▶ **WHAT YOU WILL DO**:
1 - In the motorcycle travel diary, what did pitching a tent cost?
2 - Translate this sentence from the motorcycle travel diary into Spanish: "The lakeside walk is easy and offers great views."

▶ **PROVIDED TEXT**:
— Begin —

After pitching a tent ($14 CND per night plus $5 park fee) I hop on my Suzuki and ride the 15 KM to Moraine Lake. The speed limit on this road was only 60 KPH and I can see why - I came around corner and was startled by a deer on the roadside. Its brown fur disguised it until I was practically on top of it.
If you've ever seen a Canadian $20 bill that was printed in the 1970s or 1980s, there's an engraving of a lake backdropped by several mountains cover with snow: that's Moraine Lake. The lakeside walk is easy and offers great views. At the far end of the lake a river of water melting from the glaciers feeds the lake. I grab a bowl of potato soup at the cafeteria and then ride the 650 over to Lake Louise.
The ride is about 15 KM. The railway runs through the valley below. In days of old holidayers would get out at the valley train station, then catch a tramline to the Lake Louise Chateau owned by CP. Now the Chateau offers easy access to some local ski slopes that are supposed to be very good. I walked along the shore of the bright emerald lake. At the far end of the Chateau there's brown silty water running into the lake from the glacier.
By this time I was a bit tired and headed back to my camp. In the Lake Louise Chateau parking lot I saw two more Harleys from Washington state and two old Honda CB900s from Colorado. I didn't see the owners.
Back in the Village I grabbed a tasty ice cream float and snapped some more photos of the Bow River. There were a few mosquitoes hanging around. Tomorrow I plan to ride to Banff in the morning and return to Lake Louise in the afternoon.

Tue., June 9, 1998:

(Lake Louise, AB -> Banff, AB and back: 130 KM)
I woke at 5:30 AM not from noisy neighbours but from cold: I was shivering. I curled up into a ball and pulled my leather jacket over my shopping bag for extra warmth. I got up my and pulled on my jacket and clothes, then walked to the shopping mart. There was a coffee shop open already so I bought a warm cup of java. I noted that the temperature was +2 C. My sleeping bag is rated to 0 C but even with a foam pad between me and the ground I still cooled off overnight. I get on my motorcycle and start riding to Banff, about 60 KM east of Lake Louise. It's cold but sunny.

— End —

▶ **EXTRACTED ENTRIES**:
— Begin —

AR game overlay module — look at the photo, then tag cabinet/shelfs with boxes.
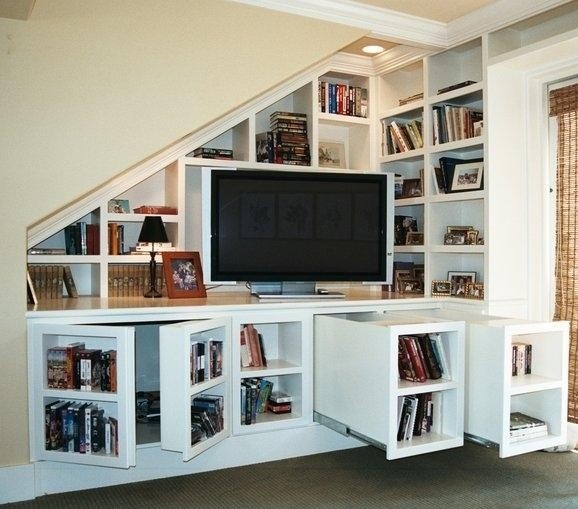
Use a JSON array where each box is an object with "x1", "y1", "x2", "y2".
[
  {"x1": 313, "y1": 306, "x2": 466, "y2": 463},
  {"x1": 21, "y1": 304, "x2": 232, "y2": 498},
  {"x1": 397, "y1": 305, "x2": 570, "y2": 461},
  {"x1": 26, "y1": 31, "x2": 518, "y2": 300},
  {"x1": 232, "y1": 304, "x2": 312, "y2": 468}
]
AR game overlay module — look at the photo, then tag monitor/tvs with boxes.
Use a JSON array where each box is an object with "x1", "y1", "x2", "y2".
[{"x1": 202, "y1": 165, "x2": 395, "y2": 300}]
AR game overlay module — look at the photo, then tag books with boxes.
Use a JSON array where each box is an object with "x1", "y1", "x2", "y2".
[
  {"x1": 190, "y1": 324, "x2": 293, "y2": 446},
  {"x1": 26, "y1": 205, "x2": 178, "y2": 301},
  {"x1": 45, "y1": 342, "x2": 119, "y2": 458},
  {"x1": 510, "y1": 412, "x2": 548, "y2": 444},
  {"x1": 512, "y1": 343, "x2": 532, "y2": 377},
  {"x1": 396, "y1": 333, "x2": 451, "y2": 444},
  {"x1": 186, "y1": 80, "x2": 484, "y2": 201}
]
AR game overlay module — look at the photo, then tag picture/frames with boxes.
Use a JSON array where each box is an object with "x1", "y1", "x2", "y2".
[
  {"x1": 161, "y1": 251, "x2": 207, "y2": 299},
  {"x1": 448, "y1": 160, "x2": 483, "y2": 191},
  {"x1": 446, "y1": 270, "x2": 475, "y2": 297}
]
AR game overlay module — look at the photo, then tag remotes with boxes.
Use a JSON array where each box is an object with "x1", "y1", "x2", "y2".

— End —
— Begin —

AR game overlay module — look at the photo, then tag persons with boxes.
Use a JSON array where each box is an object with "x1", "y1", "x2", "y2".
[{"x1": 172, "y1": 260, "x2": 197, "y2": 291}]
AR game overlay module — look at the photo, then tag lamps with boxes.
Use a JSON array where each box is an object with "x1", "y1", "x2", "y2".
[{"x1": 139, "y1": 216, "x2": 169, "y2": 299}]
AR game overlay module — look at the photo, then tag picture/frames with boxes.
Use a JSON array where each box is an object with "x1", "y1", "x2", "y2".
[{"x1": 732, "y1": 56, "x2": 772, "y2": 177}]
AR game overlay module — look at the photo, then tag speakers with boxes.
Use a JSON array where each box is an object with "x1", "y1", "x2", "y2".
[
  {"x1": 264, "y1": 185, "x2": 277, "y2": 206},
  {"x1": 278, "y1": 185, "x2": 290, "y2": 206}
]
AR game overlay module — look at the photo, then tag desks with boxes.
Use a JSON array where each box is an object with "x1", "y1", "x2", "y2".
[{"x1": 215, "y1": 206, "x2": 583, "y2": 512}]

— End —

▶ **ANSWERS TO THE EXERCISES**:
1 - $14 CND per night plus a $5 park fee.

2 - El paseo a orillas del lago es fácil y ofrece vistas magníficas.